Torlos turned and jumped out of the airlock. The ship rose high above him as he suddenly became visible on the plain below. He was running toward the city in great leaps of twenty feet—graceful, easy leaps that showed his tremendous power.

Suddenly, a ship was darting down from the city toward him. As it curved down, Torlos stopped and made certain signals with his arms, then he stood quietly with his hands in the air.

The ship hovered above him, and two men dropped thirty feet to the ground and questioned him for several minutes.

Finally, they motioned to the ship, which dropped to ten feet, and the three men leaped lightly to its door and entered. The door snapped shut, and the ship shot toward the city. The magnetic wall opened for a moment, and the ship shot through. Within seconds, if was out of sight, lost in the busy air traffic above the city.

"Well," said Arcot, "now we go back to the hills and wait."


XX

For two days, the Ancient Mariner lay hidden in the hills. It was visible all that time, but at least two of the men were watching the sky every hour of the day. Torlos himself was, they knew, perfectly trustworthy, but they did not know whether his people were as honorable as he claimed them to be.

Arcot and Wade were in the control room on the afternoon of the second day—not Earth days, but the forty-hour Nansalian days—and they had been quietly discussing the biological differences between themselves and the inhabitants of this planet.

Suddenly, Wade saw a slowly moving speck in the sky.

"Look, Arcot! There's Torlos!"

They waited, ready for any hostile action as the tiny ship approached rapidly, circling slowly downward as it came nearer. It landed a few hundred feet away, and Torlos emerged, running rapidly toward the Earth ship. Arcot let him in through the airlock.

Torlos smiled broadly. "I had difficulty in convincing the Council that my story was true. When I told them that you could go faster than light, they strongly objected. But they had to admit that you had certainly been able to tear down the mountain very effectively, and they had received reports of the destruction of the Satorian capitol.

"It seems you first visited the city of Thanso when you came here. The people were nearly panic-stricken when they saw you rip that mountain down and uproot the magnetic ray station. No one ship had ever done that before!

"But the fact that several guards had seen me materialize out of thin air, plus the fact that they knew you could make yourselves invisible, convinced them that my story was true.

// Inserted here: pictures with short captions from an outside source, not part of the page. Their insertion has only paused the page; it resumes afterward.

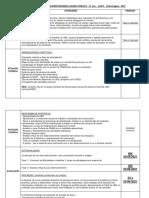 Orientações para o portifolio Internato-1 sem-2021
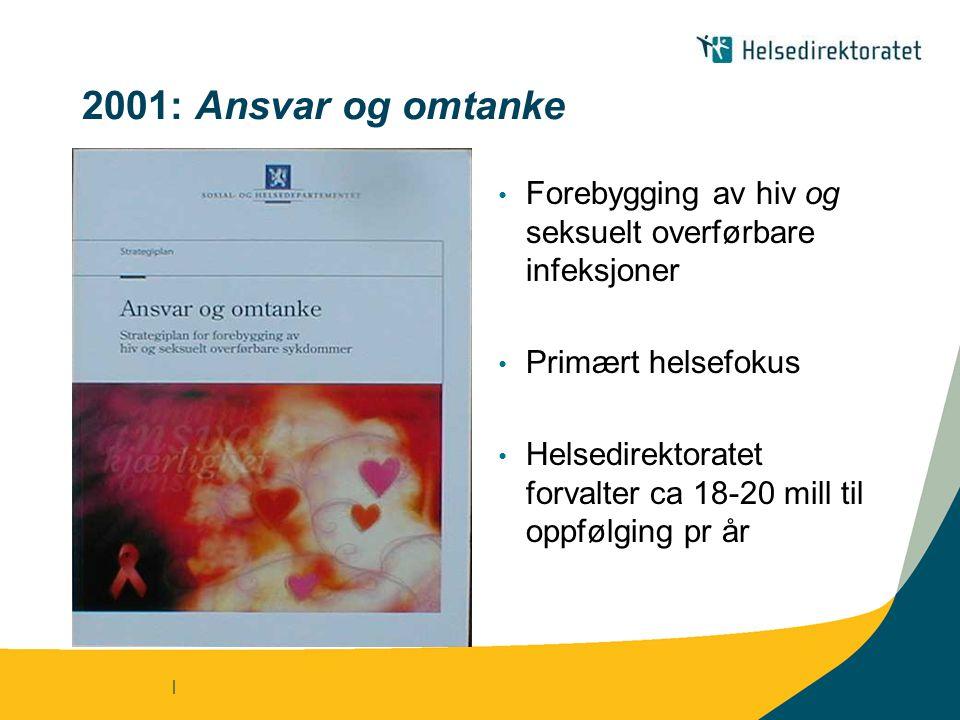 2001: Ansvar og omtanke Forebygging av hiv og seksuelt overførbare infeksjoner. Primært helsefokus.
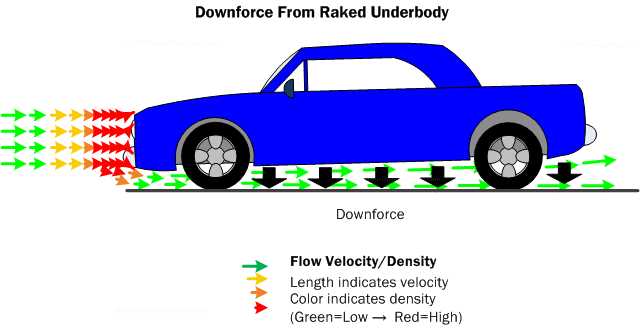 Car Aerodynamics Basics How To Amp Design Tips Free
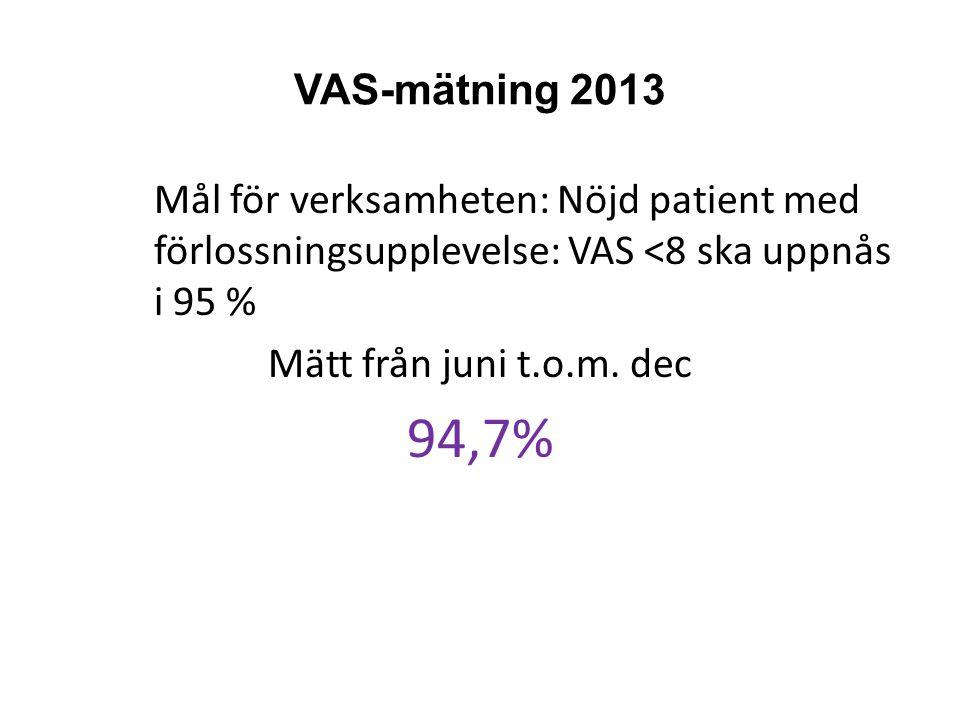 VAS-mätning 2013 Mål för verksamheten: Nöjd patient med förlossningsupplevelse: VAS <8 ska uppnås i 95 %
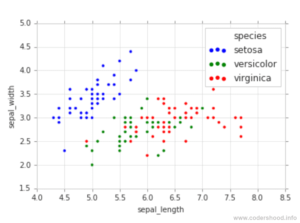 Exploratory-Data-Analysis-plotting-in-Python-2D-scatter-plot-with-colors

"They want to talk to you, and they say that they will gladly grant your requests. But you must promise them one thing—you must stay away from any of our people, for they are afraid of disease. Bacteria that do not bother you very much might be deadly to us. The Supreme Council of Three is willing to take the risk, but they will not allow anyone else to be exposed."

"We will keep apart from your people if the Council wishes," Arcot agreed, "but there is no real danger. We are so vastly different from you that it will be impossible for you to get our diseases, or for us to contract yours. However, if the Council wants it, we will do as they ask."

Torlos at once went back to his ship and headed toward the city.

Arcot followed in the Ancient Mariner, keeping about three hundred feet to the rear.

When they reached the magnetic screen of the city, one of the beam stations cut its power for a few moments, leaving a gap for the two ships to glide smoothly through.

On the roofs of the buildings, men and women were collected, watching the shining, polished hull of the strange ship as it moved silently above them.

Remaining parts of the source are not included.